Supreme Court Ruling:


1. The downsizing scheme was valid. For a valid retrenchment, the
following requisites must be complied with: (1) the retrenchment is
necessary to prevent losses and such losses are proven; (2) written
notice to the employees and to the DOLE at least one month prior to the
intended date of retrenchment; and (3) payment of separation pay
equivalent to one-month pay or at least one-half month pay for every
year of service, whichever is higher.
Our labor laws only allow retrenchment or downsizing as a valid
exercise of management prerogative if all other else fail. In this case,
petitioner did implement various cost-saving measures and even
transferred some of its employees to other viable positions just to avoid
the premature termination of employment of its affected workers. It was
when the same proved insufficient and the amount of loss became
certain that petitioner had to resort to drastic measures to stave off
P9,981,267.00 in losses, and be able to survive.

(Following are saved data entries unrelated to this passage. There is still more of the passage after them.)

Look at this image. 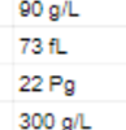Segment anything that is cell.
<instances>
[{"mask_svg": "<svg viewBox=\"0 0 126 130\" xmlns=\"http://www.w3.org/2000/svg\"><path fill=\"white\" fill-rule=\"evenodd\" d=\"M76 92V81L74 79H66L64 81V95L71 96Z\"/></svg>", "mask_w": 126, "mask_h": 130, "instance_id": "1", "label": "cell"}, {"mask_svg": "<svg viewBox=\"0 0 126 130\" xmlns=\"http://www.w3.org/2000/svg\"><path fill=\"white\" fill-rule=\"evenodd\" d=\"M53 126H55V115L51 112H47L43 116V127L47 130H51Z\"/></svg>", "mask_w": 126, "mask_h": 130, "instance_id": "2", "label": "cell"}, {"mask_svg": "<svg viewBox=\"0 0 126 130\" xmlns=\"http://www.w3.org/2000/svg\"><path fill=\"white\" fill-rule=\"evenodd\" d=\"M81 127V129H83V130H90L91 129V126H87L86 124H85V115L83 113H77V116H76V118H74V122H73V127Z\"/></svg>", "mask_w": 126, "mask_h": 130, "instance_id": "3", "label": "cell"}, {"mask_svg": "<svg viewBox=\"0 0 126 130\" xmlns=\"http://www.w3.org/2000/svg\"><path fill=\"white\" fill-rule=\"evenodd\" d=\"M31 127L38 130L40 127H43V116H42L40 113H34L33 116H31Z\"/></svg>", "mask_w": 126, "mask_h": 130, "instance_id": "4", "label": "cell"}, {"mask_svg": "<svg viewBox=\"0 0 126 130\" xmlns=\"http://www.w3.org/2000/svg\"><path fill=\"white\" fill-rule=\"evenodd\" d=\"M49 91H53V86H57V85H61L64 82V78L61 77V75H57V74H52L49 75Z\"/></svg>", "mask_w": 126, "mask_h": 130, "instance_id": "5", "label": "cell"}, {"mask_svg": "<svg viewBox=\"0 0 126 130\" xmlns=\"http://www.w3.org/2000/svg\"><path fill=\"white\" fill-rule=\"evenodd\" d=\"M42 83H43V77H42V75H33V77H31V86H30V89L31 87H40Z\"/></svg>", "mask_w": 126, "mask_h": 130, "instance_id": "6", "label": "cell"}, {"mask_svg": "<svg viewBox=\"0 0 126 130\" xmlns=\"http://www.w3.org/2000/svg\"><path fill=\"white\" fill-rule=\"evenodd\" d=\"M73 122H74V118H71V117H62L61 127H73ZM73 129H74V127H73Z\"/></svg>", "mask_w": 126, "mask_h": 130, "instance_id": "7", "label": "cell"}, {"mask_svg": "<svg viewBox=\"0 0 126 130\" xmlns=\"http://www.w3.org/2000/svg\"><path fill=\"white\" fill-rule=\"evenodd\" d=\"M31 10H33V13L35 16H39L42 13V10H43V7H42L40 2H34L33 3V8H31Z\"/></svg>", "mask_w": 126, "mask_h": 130, "instance_id": "8", "label": "cell"}, {"mask_svg": "<svg viewBox=\"0 0 126 130\" xmlns=\"http://www.w3.org/2000/svg\"><path fill=\"white\" fill-rule=\"evenodd\" d=\"M18 127L22 130H27L29 127H31V121H21L18 124Z\"/></svg>", "mask_w": 126, "mask_h": 130, "instance_id": "9", "label": "cell"}, {"mask_svg": "<svg viewBox=\"0 0 126 130\" xmlns=\"http://www.w3.org/2000/svg\"><path fill=\"white\" fill-rule=\"evenodd\" d=\"M29 3L27 2H22V3H21L20 4V9H21V12H22V10H24V14H26V12H27V10H29Z\"/></svg>", "mask_w": 126, "mask_h": 130, "instance_id": "10", "label": "cell"}, {"mask_svg": "<svg viewBox=\"0 0 126 130\" xmlns=\"http://www.w3.org/2000/svg\"><path fill=\"white\" fill-rule=\"evenodd\" d=\"M18 117H20L21 121H31V116H30L29 113H25V112H24V113H20Z\"/></svg>", "mask_w": 126, "mask_h": 130, "instance_id": "11", "label": "cell"}, {"mask_svg": "<svg viewBox=\"0 0 126 130\" xmlns=\"http://www.w3.org/2000/svg\"><path fill=\"white\" fill-rule=\"evenodd\" d=\"M18 81L20 82H27V81H31V77H29V75H21V77L18 78Z\"/></svg>", "mask_w": 126, "mask_h": 130, "instance_id": "12", "label": "cell"}, {"mask_svg": "<svg viewBox=\"0 0 126 130\" xmlns=\"http://www.w3.org/2000/svg\"><path fill=\"white\" fill-rule=\"evenodd\" d=\"M56 42H57V40H53V39L49 40V52H51V53H53V46H55Z\"/></svg>", "mask_w": 126, "mask_h": 130, "instance_id": "13", "label": "cell"}, {"mask_svg": "<svg viewBox=\"0 0 126 130\" xmlns=\"http://www.w3.org/2000/svg\"><path fill=\"white\" fill-rule=\"evenodd\" d=\"M39 52H42V46H35L33 48V53H39Z\"/></svg>", "mask_w": 126, "mask_h": 130, "instance_id": "14", "label": "cell"}, {"mask_svg": "<svg viewBox=\"0 0 126 130\" xmlns=\"http://www.w3.org/2000/svg\"><path fill=\"white\" fill-rule=\"evenodd\" d=\"M61 130H73V127H61Z\"/></svg>", "mask_w": 126, "mask_h": 130, "instance_id": "15", "label": "cell"}]
</instances>
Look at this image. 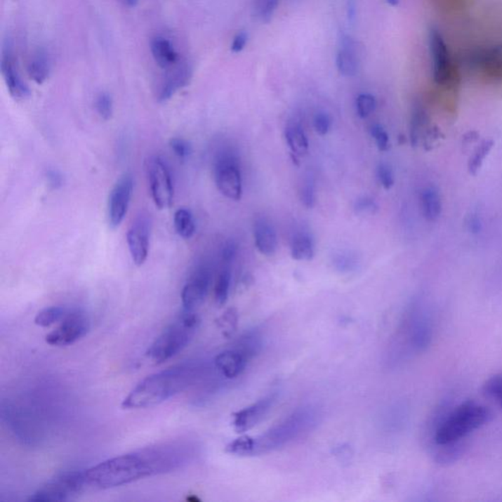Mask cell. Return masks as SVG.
Masks as SVG:
<instances>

2. The availment of contractual and agency-hired employees was legal. In


a decided case, the Court have held that an employer's good faith in
implementing a redundancy program is not necessarily destroyed by
availment of the services of an independent contractor to replace the
services of the terminated employees. Absent proof that management
acted in a malicious or arbitrary manner in engaging the services of an
independent contractor, the Court has no basis to interfere with the
bona fide.

3. The staged strike is considered legal. The requisites for a valid strike
are: (a) a notice of strike filed with the DOLE 30 days before the
intended date thereof or 15 days in case of ULP; (b) a strike vote
approved by a majority of the total union membership in the bargaining
unit concerned obtained by secret ballot in a meeting called for that
purpose; and (c) a notice to the DOLE of the results of the voting at
least seven (7) days before the intended strike. The requirements are
mandatory and failure of a union to comply therewith renders the strike
illegal. Evidently, the respondent fully satisfied the procedural
requirements.

The general rule is that a strike grounded on ULP is illegal if no acts


constituting ULP actually exist. As an exception, even if no such acts
are committed by the employer, if the employees believe in good faith
that ULP actually exists, then the strike held pursuant to such belief may
be legal.

Here, respondent Union went on strike in the honest belief that


petitioner was committing ULP after the latter decided to downsize its
workforce contrary to the staffing/manning standards adopted by both
parties under a collective bargaining agreement (CBA). The belief was
bolstered when the management hired 100 contractual workers to
replace the 48 terminated regular rank-and-file employees who were all
Union members. Indeed, those circumstances showed prima facie that
the hotel committed ULP. Thus, even if technically there was no legal
ground to stage a strike based on ULP, since the attendant
circumstances support the belief in good faith that petitioner's
retrenchment scheme was structured to weaken the bargaining power
of the Union, the strike, by exception, may be considered legal.